Voor zover [eisende partij I cs] beogen te stellen dat de Staat gehouden is alsnog een segmentering aan te brengen en eigenstandige restaurants toe te staan alsnog open te gaan, kan dat hen in deze procedure niet baten. Dat betoog sluit immers niet aan op de voorliggende vordering tot directe beëindiging van de sluiting van
allehoreca. Bovendien vormen [eisende partij I cs] geen homogene groep van eigenstandige restaurants. Zij zijn horecaondernemers en -ondernemingen van zeer uiteenlopende aard; onder hen zijn cafés en eetcafés. Niettemin overweegt de voorzieningenrechter ten overvloede het volgende. De Staat heeft ter zitting betoogd dat alle horecagelegenheden in beginsel voor ten minste vier weken gesloten moeten blijven en dat eerst daarna kan worden bezien of daadwerkelijk segmentering en versoepeling, al dan niet alleen voor eigenstandige restaurants, aan de orde kan zijn. Daargelaten dat blijkens de uitlatingen van de minister de huidige maatregelen na twee weken tussentijds zullen worden geëvalueerd, lijkt uit het bewuste OMT-advies af te leiden dat het OMT heeft beoogd het onderzoek naar de mogelijkheid van het maken van een uitzondering voor eigenstandige restaurants zo spoedig mogelijk te doen plaatsvinden. Het OMT spreekt immers over onderzoek naar het mogelijk open
blijvenvan dat type restaurants en noemt die restaurants daarom ook niet specifiek bij de gelegenheden waarvoor sluiting zonder meer wordt geadviseerd. Daar wordt immers gesproken over ‘sluiting van cafés, eetcafés en drinkgelegenheden’. De Staat is weliswaar niet gebonden aan adviezen van het OMT en het staat hem dan ook in beginsel vrij om een eigen nadere afweging te maken, maar dan dient hij die wel goed te motiveren.

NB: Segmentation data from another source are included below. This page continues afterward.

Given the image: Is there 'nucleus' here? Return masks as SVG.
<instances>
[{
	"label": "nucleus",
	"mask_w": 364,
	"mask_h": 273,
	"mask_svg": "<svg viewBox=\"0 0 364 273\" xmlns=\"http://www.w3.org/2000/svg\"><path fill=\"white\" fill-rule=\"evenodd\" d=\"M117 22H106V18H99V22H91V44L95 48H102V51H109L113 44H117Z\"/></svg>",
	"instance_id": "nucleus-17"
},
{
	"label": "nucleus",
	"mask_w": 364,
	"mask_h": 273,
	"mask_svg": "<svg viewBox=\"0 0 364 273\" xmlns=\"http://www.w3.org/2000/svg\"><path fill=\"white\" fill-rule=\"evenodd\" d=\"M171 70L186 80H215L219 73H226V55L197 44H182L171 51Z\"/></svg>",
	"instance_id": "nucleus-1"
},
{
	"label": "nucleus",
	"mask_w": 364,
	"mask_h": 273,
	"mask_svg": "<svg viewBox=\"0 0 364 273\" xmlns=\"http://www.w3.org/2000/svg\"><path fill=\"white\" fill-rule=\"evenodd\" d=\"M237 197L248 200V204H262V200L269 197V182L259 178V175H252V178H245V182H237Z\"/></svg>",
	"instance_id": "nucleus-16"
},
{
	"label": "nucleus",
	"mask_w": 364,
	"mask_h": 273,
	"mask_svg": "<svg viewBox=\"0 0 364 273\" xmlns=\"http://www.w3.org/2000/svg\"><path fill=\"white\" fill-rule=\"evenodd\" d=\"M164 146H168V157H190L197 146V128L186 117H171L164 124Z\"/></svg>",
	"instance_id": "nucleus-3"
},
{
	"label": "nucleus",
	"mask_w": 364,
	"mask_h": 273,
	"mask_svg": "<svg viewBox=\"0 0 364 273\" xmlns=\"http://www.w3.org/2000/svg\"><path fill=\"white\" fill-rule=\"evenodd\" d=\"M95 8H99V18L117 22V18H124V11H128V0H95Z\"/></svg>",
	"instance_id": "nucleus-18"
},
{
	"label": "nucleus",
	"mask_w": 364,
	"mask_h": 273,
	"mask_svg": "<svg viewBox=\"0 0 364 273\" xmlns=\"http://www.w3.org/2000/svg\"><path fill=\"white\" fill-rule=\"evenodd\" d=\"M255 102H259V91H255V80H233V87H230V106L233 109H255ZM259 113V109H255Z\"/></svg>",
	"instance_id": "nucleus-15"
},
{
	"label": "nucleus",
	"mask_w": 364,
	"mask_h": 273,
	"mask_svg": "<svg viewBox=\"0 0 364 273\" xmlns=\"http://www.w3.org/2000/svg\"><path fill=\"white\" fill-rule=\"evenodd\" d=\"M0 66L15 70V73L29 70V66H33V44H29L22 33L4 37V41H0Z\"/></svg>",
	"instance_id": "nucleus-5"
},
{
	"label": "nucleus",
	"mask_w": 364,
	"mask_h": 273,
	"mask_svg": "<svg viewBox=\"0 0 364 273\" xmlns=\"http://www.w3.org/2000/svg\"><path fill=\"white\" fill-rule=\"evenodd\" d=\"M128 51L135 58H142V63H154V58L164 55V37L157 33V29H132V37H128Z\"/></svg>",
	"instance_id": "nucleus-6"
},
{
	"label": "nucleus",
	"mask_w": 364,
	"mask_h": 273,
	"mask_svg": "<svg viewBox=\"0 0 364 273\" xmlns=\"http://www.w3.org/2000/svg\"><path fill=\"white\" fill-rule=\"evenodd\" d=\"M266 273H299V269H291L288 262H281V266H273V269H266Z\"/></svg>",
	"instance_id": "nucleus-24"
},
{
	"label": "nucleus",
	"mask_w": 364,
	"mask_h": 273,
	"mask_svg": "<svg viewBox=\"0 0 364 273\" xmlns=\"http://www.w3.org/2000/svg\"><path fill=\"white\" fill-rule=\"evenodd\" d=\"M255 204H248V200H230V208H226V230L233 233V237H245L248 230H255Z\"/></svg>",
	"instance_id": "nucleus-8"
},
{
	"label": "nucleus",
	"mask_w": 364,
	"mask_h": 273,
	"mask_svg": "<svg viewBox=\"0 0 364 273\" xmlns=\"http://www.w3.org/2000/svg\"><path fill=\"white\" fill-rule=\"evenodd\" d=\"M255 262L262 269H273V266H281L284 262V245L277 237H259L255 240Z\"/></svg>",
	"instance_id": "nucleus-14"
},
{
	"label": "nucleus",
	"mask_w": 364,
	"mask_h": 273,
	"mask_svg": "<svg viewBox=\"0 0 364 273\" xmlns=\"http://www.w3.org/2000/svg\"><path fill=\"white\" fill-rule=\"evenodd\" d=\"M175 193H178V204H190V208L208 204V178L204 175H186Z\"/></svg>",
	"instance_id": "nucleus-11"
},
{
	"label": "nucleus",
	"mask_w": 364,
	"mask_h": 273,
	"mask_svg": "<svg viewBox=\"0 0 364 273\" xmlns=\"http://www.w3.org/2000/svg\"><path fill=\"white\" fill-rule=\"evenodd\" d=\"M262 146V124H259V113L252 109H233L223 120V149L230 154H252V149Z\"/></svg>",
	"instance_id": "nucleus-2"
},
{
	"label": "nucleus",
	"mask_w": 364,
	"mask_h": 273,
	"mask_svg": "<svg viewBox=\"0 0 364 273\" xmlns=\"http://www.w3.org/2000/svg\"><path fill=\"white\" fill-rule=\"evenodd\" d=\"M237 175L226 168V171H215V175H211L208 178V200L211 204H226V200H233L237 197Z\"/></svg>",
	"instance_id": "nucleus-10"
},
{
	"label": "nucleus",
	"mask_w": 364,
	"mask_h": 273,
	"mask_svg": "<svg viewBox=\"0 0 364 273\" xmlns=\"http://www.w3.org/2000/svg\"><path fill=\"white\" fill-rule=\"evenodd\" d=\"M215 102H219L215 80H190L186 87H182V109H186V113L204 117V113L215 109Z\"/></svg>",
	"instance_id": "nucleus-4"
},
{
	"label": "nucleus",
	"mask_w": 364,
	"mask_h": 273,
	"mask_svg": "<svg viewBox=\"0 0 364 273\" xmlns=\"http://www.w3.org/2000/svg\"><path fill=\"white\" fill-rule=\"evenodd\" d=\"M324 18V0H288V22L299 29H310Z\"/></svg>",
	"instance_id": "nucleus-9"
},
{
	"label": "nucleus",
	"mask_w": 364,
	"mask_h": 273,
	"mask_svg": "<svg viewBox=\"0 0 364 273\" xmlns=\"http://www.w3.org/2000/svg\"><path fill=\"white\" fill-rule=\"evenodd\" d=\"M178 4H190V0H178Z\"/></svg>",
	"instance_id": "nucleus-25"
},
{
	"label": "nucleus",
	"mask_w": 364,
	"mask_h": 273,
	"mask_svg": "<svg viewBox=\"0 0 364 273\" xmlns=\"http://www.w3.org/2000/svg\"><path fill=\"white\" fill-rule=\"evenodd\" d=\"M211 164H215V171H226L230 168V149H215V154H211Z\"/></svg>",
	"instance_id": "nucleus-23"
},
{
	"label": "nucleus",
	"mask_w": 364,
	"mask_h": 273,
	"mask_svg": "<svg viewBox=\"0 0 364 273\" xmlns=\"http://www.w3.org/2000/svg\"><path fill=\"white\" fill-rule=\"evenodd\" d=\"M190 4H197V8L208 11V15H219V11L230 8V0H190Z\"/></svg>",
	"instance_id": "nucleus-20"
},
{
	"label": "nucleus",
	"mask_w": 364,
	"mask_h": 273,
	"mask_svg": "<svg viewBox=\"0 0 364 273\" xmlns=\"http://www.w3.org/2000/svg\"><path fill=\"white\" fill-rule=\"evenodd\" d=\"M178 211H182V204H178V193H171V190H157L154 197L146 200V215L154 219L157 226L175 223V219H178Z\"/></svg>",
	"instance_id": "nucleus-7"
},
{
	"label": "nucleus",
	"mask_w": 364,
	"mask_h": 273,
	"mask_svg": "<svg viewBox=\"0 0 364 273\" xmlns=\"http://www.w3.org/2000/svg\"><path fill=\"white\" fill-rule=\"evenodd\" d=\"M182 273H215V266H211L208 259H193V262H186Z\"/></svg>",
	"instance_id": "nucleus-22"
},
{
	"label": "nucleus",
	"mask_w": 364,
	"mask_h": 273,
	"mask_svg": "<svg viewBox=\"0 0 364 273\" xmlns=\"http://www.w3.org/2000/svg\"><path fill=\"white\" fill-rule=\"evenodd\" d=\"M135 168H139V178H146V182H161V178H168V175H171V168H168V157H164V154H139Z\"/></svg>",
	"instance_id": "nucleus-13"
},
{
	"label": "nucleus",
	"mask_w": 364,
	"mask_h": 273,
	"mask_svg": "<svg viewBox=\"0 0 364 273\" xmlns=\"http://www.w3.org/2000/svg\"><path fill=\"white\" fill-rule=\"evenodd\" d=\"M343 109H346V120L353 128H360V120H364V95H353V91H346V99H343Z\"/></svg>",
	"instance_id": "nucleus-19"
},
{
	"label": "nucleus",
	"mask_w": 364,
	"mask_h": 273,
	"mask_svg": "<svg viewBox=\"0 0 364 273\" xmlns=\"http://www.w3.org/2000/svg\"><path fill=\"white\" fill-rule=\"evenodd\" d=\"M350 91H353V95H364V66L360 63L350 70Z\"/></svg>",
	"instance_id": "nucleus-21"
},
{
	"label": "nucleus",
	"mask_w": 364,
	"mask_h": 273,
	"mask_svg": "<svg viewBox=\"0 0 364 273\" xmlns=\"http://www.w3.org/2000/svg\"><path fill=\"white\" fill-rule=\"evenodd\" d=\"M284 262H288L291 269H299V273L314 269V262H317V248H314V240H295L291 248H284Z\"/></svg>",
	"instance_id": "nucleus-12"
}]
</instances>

Op de Staat rust dan ook naar het oordeel van de voorzieningenrechter onder de gegeven omstandigheden de verplichting voortvarend te werk te gaan om snel meer duidelijkheid te kunnen bieden over een eventuele segmentering en daarmee ook over de status van eigenstandige restaurants. Vaststaat dat momenteel gesprekken plaatsvinden tussen de Staat en Koninklijke Horeca Nederland over de vraag of, en zo ja op welke wijze, segmentering als hiervoor bedoeld mogelijk is. De voorzieningenrechter acht het, gelet op het advies van het OMT en de grote belangen van de horecaondernemingen, aangewezen dat de Staat dat overleg voortvarend voortzet.
5.8.
[eisende partij I cs] en [eisende partij II cs] zullen, als de in het ongelijk gestelde partijen, worden veroordeeld in de kosten van dit geding. Voor veroordeling in de nakosten bestaat geen grond, nu de kostenveroordeling ook voor deze nakosten een executoriale titel oplevert (vgl. HR 19 maart 2010, ECLI:NL:HR:2010:BL1116, NJ 2011/237).

6.De beslissing

De voorzieningenrechter:
- wijst het gevorderde af;
- veroordeelt [eisende partij I cs] en [eisende partij II cs] om binnen veertien dagen nadat dit vonnis is uitgesproken de kosten van dit geding aan de Staat te betalen, tot dusverre aan de zijde van de Staat begroot op € 1.636,--, waarvan € 980,-- aan salaris advocaat en € 656,-- aan griffierecht;
- bepaalt dat bij gebreke van tijdige betaling de wettelijke rente over de proceskosten verschuldigd is;
- verklaart deze kostenveroordeling uitvoerbaar bij voorraad.
Dit vonnis is gewezen door mr. S.J. Hoekstra-van Vliet en in het openbaar uitgesproken op 20 oktober 2020.